EBP THERAPY ANALYSIS

Treatment Groups 

Note: Scroll about two-thirds of the way down the page to read the summary of the procedure(s). 

Key:

C = Clinician

EBP = evidence-based practice

f = female

LVST = Lee Silverman Voice Treatment

m = male

NA = not applicable

P = Patient or Participant

pmh = Patricia Hargrove, blog developer

RTM = regression to the mean

SLP = speech–language pathologist

 

 

SOURCE: Cannito, M. P., Suiter, D. M., Beverly, D., Chorna, L., Wolf, T., & Pfeiffer, R. M. (2012). Sentence intelligibility before and after treatment in speakers with idiopathic Parkinson’s disease. Journal of Voice, 26, 214-219.

 

 

REVIEWER(S): pmh

 

DATE: August 24, 2016

 

ASSIGNED GRADE FOR OVERALL QUALITY: B-  (The highest possible grade based on the experimental design of the investigation was B.)

 

TAKE AWAY: This single group pre-post test intervention experiment yielded results supporting the effectiveness of Lee Silverman Voice Treatment (LVST) in improving intelligibility of patients (Ps) with Parkinson’s disease. Overall, intelligibility significantly improved following LVST and analyses of effectiveness for individuals revealed that 6 of the 8 Ps improved significantly.
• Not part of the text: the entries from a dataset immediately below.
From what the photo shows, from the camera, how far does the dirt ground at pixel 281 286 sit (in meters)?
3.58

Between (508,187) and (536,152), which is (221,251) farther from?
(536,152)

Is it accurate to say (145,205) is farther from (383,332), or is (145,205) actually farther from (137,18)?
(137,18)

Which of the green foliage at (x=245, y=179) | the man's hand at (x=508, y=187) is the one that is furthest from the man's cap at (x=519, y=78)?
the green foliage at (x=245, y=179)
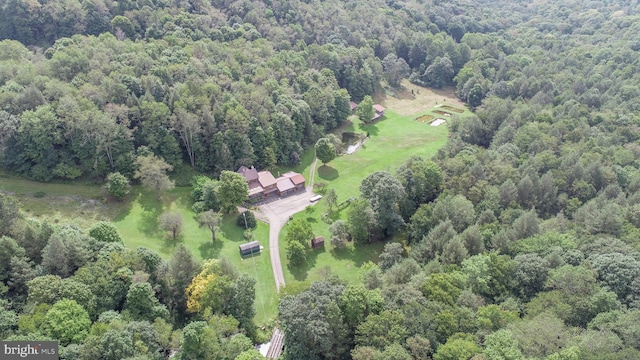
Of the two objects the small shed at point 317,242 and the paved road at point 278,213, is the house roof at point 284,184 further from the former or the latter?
the small shed at point 317,242

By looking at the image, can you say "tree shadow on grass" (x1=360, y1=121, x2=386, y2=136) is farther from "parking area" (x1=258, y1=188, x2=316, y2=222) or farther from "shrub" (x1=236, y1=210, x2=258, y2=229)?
"shrub" (x1=236, y1=210, x2=258, y2=229)

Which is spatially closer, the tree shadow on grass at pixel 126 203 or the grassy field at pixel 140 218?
the grassy field at pixel 140 218

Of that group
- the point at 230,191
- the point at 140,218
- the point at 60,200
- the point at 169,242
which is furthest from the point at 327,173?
the point at 60,200

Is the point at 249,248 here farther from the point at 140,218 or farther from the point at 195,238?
the point at 140,218

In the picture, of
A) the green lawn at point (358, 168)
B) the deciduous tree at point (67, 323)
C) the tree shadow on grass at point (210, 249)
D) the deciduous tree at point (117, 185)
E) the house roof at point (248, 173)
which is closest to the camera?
the deciduous tree at point (67, 323)

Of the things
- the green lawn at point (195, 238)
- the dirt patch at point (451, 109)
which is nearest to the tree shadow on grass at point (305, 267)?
the green lawn at point (195, 238)

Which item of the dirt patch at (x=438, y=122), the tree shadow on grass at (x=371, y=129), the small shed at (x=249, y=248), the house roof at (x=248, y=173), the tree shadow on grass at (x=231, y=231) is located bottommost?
the dirt patch at (x=438, y=122)

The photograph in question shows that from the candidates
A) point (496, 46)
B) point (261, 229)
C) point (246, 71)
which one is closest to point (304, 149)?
point (246, 71)
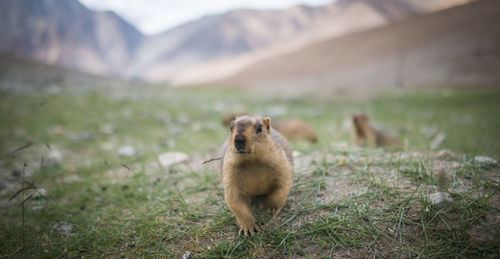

The investigators described characteristics of the 2 remaining Ps to identify possible reasons for their failure to progress using LSVT.

 

 

  1. What type of evidence was identified?

                                                                                                           

  • What was the type of evidence? Prospective, Single Group with Pre- and Post-Testing

                                                                                                          

  • What was the level of support associated with the type of evidence? Level = B-

 

                                                                                                           

  1. Group membership determination:

                                                                                                           

  • If there was more than one group, were participants (Ps) randomly assigned to groups? Not Applicable (NA), there was only one group.

 

 

  1. Was administration of intervention status concealed?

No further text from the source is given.